The Chinese capital of Beijing was covered in thick smog on Monday as it experienced what its weather bureau has called ‘the worst sandstorm in a decade’.
The storm caused an unprecedented spike in air pollution measurements – with pollution levels in some districts at 160 times the recommended limit.
Hundreds of flights have been cancelled or grounded as the sky turned into an apocalyptic-looking haze of dust. The sand is being brought in by strong winds from Mongolia.
Mongolia is experiencing severe sandstorms, which have already resulted in six deaths while dozens remain missing. China’s Global Times media outlet reported that at least 12 provinces in the country, including the capital, have been affected. The weather is likely to continue through the day on Monday and improve at night, it added.
“It looks like the end of the world,” Beijing resident Flora Zou told news agency Reuters. “In this kind of weather I really, really don’t want to be outside.”

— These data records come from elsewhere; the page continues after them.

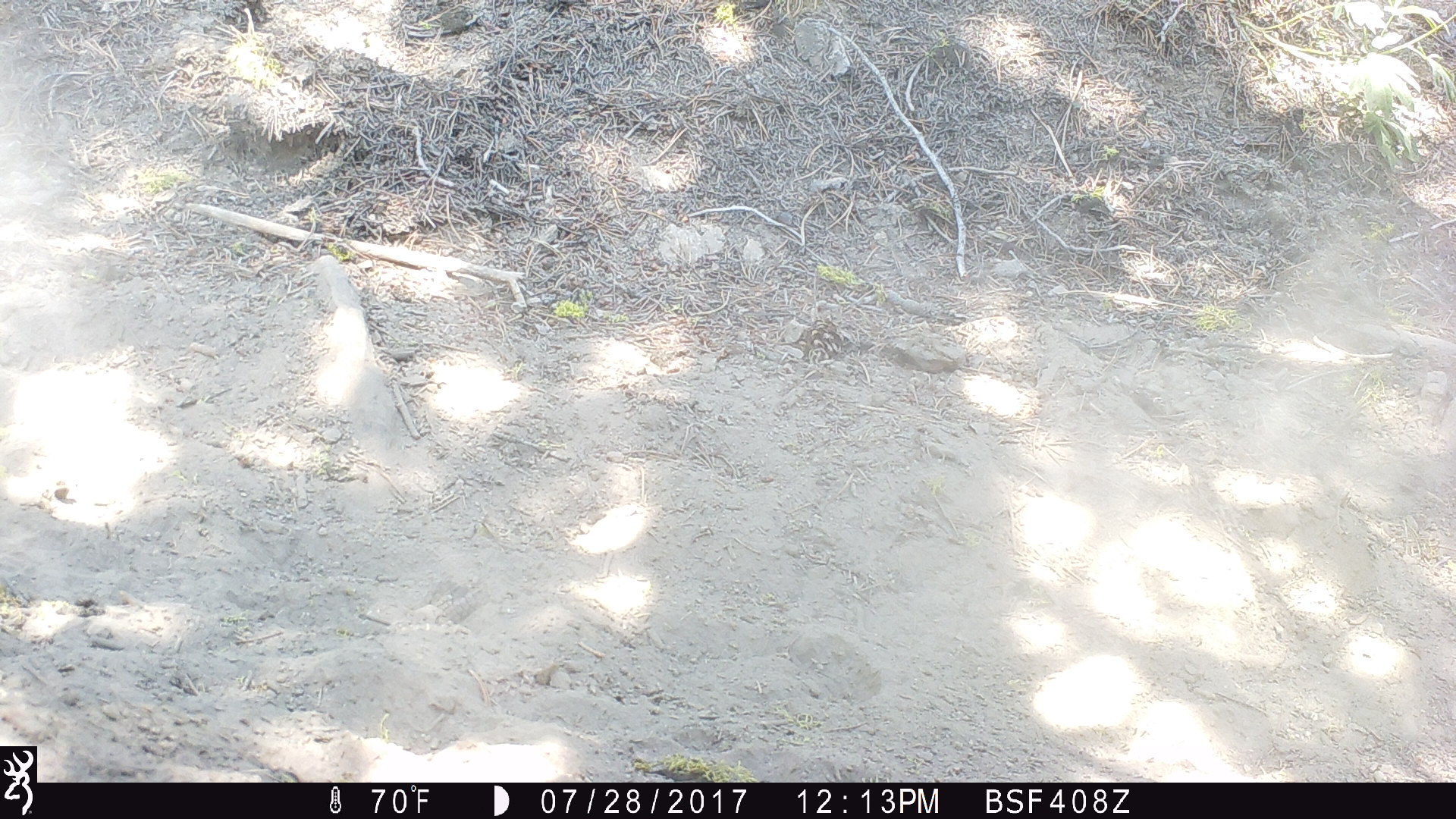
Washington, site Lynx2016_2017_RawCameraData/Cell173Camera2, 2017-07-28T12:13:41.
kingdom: Animalia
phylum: Chordata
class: Mammalia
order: Perissodactyla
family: Equidae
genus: Equus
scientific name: Equus caballus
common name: domestic horse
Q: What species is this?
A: Domestic horse (Equus caballus).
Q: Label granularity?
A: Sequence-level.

The WHO currently sets safe levels of air quality based on the concentration of polluting particles called particulate matter (PM) found in the air.
According to news wire AFP quoting the Global Times, the PM 10 pollution in six central districts reached “over 8,100 micrograms per cubic metre” on Monday. The WHO considers levels between 0-54 as “good” and 55-154″ as “moderate” levels of PM 10.
AFP added that schools had been told to cancel outdoor events, and those with respiratory diseases advised to stay indoors.